When they had sat chatting for half-an-hour, the Baron developed the object of his visit, which was to endeavour to obtain the pleasure of his Grace's company at dinner, to taste some wild boar and try some tokay. The Duke, who longed again for action, accepted the invitation; and then they parted.

Our hero was quite surprised at the feverish anxiety with which he awaited the hour of union. He thought that seven o'clock would never come. He had no appetite at breakfast, and after that he rode, but luncheon was a blank. In the midst of the operation, he found himself in a brown study, calculating chances. All day long his imagination had been playing hazard, or rouge et noir. Once he thought that he had discovered an infallible way of winning at the latter. On the long run, he was convinced it must answer, and he panted to prove it.

Seven o'clock at last arrived, and he departed to Brunswick Terrace. There was a brilliant party to meet him: the same set as last night, but select. He was faint, and did justice to the cuisine of his host, which was indeed remarkable. When we are drinking a man's good wine, it is difficult to dislike him. Prejudice decreases with every draught. His Grace began to think the Baron as good-hearted as agreeable. He was grateful for the continued attentions of old Castlefort, who, he now found out, had been very well acquainted with his father, and once even made a trip to Spa with him. Lord Dice he could not manage to endure, though that worthy was, for him, remarkably courteous, and grinned with his parchment face, like a good-humoured ghoul. Temple Grace and the Duke became almost intimate. There was an amiable candour in that gentleman's address, a softness in his tones, and an unstudied and extremely interesting delicacy in his manner, which in this society was remarkable. Tom Cogit never presumed to come near the young Duke, but paid him constant attention. He sat at the bottom of the table, and was ever sending a servant with some choice wine, or recommending him, through some third person, some choice dish. It is pleasant to be 'made much of,' as Shakspeare says, even by scoundrels. To be king of your company is a poor ambition, yet homage is homage, and smoke is smoke, whether it come out of the chimney of a palace or of a workhouse.

The banquet was not hurried. Though all wished it finished, no one liked to appear urgent. It was over at last, and they walked up-stairs, where the tables were arranged for all parties, and all play. Tom Cogit went up a few minutes before them, like the lady of the mansion, to review the lights, and arrange the cards. Feminine Tom Cogit!

The events of to-night were much the same as of the preceding one. The Duke was a loser, but his losses were not considerable. He retired about the same hour, with a head not so hot, or heavy: and he never looked at the moon, or thought of May Dacre. The only wish that reigned in his soul was a longing for another opportunity, and he had agreed to dine with the Baron, before he left Brunswick Terrace.

Thus passed a week, one night the Duke of St.

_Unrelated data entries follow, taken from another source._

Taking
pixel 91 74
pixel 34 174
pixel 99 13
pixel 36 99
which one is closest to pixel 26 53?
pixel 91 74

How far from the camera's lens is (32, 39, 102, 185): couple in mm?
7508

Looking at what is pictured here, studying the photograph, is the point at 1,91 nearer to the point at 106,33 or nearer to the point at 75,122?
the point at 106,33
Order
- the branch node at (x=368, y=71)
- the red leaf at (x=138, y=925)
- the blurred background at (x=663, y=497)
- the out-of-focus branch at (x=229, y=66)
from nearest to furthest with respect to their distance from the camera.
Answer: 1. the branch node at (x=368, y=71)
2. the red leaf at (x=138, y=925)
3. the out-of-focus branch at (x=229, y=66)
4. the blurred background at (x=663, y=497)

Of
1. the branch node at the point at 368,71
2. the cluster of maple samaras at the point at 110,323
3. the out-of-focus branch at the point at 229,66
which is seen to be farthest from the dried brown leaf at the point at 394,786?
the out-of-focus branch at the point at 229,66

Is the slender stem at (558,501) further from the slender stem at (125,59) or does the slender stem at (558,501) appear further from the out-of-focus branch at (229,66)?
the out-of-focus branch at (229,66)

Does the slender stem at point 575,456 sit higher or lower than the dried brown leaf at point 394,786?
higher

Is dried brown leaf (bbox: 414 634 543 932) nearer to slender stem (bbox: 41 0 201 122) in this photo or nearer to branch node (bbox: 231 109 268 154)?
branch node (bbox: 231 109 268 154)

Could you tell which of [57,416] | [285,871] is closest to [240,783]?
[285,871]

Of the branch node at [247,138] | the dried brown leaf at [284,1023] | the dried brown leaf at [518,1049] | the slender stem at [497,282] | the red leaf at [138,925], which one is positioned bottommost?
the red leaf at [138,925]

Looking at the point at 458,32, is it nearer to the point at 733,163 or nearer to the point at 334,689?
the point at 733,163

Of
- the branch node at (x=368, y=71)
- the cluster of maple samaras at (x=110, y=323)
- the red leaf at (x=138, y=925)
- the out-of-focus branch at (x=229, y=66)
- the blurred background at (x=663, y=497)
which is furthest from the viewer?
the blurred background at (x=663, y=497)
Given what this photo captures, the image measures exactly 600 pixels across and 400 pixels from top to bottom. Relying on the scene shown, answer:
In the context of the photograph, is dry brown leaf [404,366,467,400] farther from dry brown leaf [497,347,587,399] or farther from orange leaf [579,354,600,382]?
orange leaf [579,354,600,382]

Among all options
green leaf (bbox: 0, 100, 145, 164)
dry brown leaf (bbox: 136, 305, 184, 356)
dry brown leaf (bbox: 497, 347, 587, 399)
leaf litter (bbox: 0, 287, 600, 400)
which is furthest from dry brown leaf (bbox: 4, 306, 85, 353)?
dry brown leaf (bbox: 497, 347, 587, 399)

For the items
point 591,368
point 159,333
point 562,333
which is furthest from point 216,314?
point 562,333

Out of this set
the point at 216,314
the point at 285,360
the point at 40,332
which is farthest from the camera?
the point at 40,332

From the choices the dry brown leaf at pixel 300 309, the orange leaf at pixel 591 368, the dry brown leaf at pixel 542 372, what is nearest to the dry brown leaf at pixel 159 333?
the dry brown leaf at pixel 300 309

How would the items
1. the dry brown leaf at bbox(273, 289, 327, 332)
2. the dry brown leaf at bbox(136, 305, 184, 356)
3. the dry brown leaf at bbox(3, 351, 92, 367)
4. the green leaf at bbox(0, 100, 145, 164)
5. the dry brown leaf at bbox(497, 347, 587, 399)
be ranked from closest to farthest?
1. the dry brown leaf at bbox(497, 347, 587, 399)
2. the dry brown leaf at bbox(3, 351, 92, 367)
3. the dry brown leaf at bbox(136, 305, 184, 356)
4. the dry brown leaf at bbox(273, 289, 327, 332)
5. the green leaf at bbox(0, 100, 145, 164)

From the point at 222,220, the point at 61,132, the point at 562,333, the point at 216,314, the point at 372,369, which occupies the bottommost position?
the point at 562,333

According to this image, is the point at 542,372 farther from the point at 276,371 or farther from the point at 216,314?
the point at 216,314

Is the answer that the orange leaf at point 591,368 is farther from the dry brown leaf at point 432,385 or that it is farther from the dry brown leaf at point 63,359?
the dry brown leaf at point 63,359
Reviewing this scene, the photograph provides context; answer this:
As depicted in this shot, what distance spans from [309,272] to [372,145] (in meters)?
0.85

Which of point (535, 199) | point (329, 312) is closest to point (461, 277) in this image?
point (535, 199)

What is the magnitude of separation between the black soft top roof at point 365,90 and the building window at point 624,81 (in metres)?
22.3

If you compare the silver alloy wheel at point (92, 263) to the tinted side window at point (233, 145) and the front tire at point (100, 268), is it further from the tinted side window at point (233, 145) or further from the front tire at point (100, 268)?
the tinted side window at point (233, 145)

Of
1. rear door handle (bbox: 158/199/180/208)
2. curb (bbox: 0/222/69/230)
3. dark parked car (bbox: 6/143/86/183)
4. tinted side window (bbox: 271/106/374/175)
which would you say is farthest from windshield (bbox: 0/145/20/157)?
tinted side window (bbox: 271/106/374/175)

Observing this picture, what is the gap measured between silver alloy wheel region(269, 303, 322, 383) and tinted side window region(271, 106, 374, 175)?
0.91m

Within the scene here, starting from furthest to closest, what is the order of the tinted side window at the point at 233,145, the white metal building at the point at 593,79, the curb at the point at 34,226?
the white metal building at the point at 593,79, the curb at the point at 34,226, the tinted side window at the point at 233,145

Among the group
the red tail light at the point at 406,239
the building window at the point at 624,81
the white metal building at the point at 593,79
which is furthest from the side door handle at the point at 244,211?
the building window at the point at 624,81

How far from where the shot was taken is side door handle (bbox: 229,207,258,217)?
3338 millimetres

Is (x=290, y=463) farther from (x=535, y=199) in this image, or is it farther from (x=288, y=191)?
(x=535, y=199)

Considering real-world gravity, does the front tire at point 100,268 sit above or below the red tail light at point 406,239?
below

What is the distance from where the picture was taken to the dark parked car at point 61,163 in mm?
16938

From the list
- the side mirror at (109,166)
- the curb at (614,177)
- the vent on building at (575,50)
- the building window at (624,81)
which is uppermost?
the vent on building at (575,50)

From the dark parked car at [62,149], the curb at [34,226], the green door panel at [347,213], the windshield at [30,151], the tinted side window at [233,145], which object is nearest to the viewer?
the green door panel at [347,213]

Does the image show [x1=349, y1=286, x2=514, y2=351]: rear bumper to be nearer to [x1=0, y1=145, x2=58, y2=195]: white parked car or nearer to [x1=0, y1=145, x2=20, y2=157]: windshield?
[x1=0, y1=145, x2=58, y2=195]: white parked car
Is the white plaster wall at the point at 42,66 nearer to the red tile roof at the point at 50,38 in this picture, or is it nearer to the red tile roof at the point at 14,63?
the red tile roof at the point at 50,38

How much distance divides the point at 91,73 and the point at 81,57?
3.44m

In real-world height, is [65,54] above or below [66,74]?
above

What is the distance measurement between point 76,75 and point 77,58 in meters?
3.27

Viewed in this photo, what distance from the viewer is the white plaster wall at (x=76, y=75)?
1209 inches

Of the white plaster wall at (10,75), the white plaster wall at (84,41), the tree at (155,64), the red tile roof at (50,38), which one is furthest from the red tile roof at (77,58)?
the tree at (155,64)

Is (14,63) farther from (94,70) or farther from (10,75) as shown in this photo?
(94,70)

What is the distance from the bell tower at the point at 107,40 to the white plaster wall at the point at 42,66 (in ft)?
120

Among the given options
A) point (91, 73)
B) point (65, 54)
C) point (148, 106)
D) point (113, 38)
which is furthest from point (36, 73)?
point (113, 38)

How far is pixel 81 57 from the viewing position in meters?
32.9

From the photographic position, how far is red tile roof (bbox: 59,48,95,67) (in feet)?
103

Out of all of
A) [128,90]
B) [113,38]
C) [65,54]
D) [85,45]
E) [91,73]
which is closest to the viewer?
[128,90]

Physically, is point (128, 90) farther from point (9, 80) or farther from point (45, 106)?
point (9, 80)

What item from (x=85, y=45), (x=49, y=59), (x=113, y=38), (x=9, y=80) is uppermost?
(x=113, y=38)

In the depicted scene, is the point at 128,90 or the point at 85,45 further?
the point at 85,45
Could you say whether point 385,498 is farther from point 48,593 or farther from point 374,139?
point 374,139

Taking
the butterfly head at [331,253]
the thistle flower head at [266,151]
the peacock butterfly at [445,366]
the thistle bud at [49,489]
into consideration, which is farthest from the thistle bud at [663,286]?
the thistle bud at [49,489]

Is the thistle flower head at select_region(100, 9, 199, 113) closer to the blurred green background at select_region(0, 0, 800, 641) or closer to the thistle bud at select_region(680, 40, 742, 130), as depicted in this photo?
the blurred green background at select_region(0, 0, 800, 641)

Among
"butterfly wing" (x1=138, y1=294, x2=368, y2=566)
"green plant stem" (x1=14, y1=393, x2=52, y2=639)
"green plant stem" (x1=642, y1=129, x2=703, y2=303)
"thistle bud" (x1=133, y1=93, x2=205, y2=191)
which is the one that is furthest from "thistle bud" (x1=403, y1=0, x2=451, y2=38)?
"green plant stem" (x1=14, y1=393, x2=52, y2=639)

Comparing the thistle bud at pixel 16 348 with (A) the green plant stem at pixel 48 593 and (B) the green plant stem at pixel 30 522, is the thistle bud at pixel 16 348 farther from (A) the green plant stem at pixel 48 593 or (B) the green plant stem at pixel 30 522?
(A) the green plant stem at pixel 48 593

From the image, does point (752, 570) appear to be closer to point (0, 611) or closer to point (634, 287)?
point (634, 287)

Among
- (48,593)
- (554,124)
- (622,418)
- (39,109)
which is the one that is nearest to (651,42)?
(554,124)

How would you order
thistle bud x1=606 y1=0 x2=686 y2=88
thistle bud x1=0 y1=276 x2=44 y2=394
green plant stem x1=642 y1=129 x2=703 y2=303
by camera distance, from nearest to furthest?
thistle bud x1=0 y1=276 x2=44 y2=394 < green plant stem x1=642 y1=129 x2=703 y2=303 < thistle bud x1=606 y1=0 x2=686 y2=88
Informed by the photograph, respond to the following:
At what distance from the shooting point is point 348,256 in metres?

James redeeming himself, another falling back to his old position, now pushing on to Madrid, now re-crossing the Tagus. On the whole, he had lost four or five thousand pounds, a mere trifle to what, as he had heard, had been lost and gained by many of his companions during only the present season. On the whole, he was one of the most moderate of these speculators, generally played at the large table, and never joined any of those private coteries, some of which he had observed, and of some of which he had heard. Yet this was from no prudential resolve or temperate resolution. The young Duke was heartily tired of the slight results of all his anxiety, hopes, and plans, and ardently wished for some opportunity of coming to closer and more decided action. The Baron also had resolved that an end should be put to this skirmishing; but he was a calm head, and never hurried anything.

'I hope your Grace has been lucky to-night!' said the Baron one evening, strolling up to the Duke: 'as for myself, really, if Dice goes on playing, I shall give up banking. That fellow must have a talisman. I think he has broken more banks than any man living. The best thing he did of that kind was the roulette story at Paris. You have heard of that?'

'Was that Lord Dice?'

'Oh yes! he does everything. He must have cleared his hundred thousand last year. I have suffered a good deal since I have been in England. Castlefort has pulled in a great deal of my money. I wonder to whom he will leave his property?'

'You think him rich?'

'Oh! he will cut up large!' said the Baron, elevating his eyebrows. 'A pleasant man too! I do not know any man that I would sooner play with than Castlefort; no one who loses his money with better temper.'

'Or wins it,' said his Grace.

'That we all do,' said the Baron, faintly laughing. 'Your Grace has lost, and you do not seem particularly dull. You will have your revenge. Those who lose at first are always the children of fortune. I always dread a man who loses at first. All I beg is, that you will not break my bank.'

'Why! you see I am not playing now.' 'I am not surprised. There is too much heat and noise here,' said he. 'We will have a quiet dinner some day, and play at our ease. Come to-morrow, and I will ask Castlefort and Dice. I should uncommonly like, entre nous, to win some of their money. I will take care that nobody shall be here whom you would not like to meet. By-the-bye, whom were you riding with this morning? Fine woman!'



CHAPTER VIII.

Birds of Prey

THE young Duke had accepted the invitation of the Baron de Berg-hem for to-morrow, and accordingly, himself, Lords Castlefort and Dice, and Temple Grace assembled in Brunswick Terrace at the usual hour. The dinner was studiously plain, and very little wine was drunk; yet everything was perfect. Tom Cogit stepped in to carve in his usual silent manner. He always came in and went out of a room without anyone observing him. He winked familiarly to Temple Grace, but scarcely presumed to bow to the Duke. He was very busy about the wine, and dressed the wild fowl in a manner quite unparalleled. Tom Cogit was the man for a sauce for a brown bird. What a mystery he made of it! Cayenne and Burgundy and limes were ingredients, but there was a magic in the incantation with which he alone was acquainted. He took particular care to send a most perfect portion to the young Duke, and he did this, as he paid all attentions to influential strangers, with the most marked consciousness of the sufferance which permitted his presence: never addressing his Grace, but audibly whispering to the servant, 'Take this to the Duke;' or asking the attendant, 'whether his Grace would try the Hermitage?'

After dinner, with the exception of Cogit, who was busied in compounding some wonderful liquid for the future refreshment, they sat down to ecarte. Without having exchanged a word upon the subject, there seemed a general understanding among all the parties that to-night was to be a pitched battle, and they began at once, briskly. Yet, in spite of their universal determination, midnight arrived without anything decisive. Another hour passed over, and then Tom Cogit kept touching the Baron's elbow and whispering in a voice which everybody could understand. All this meant that supper was ready. It was brought into the room.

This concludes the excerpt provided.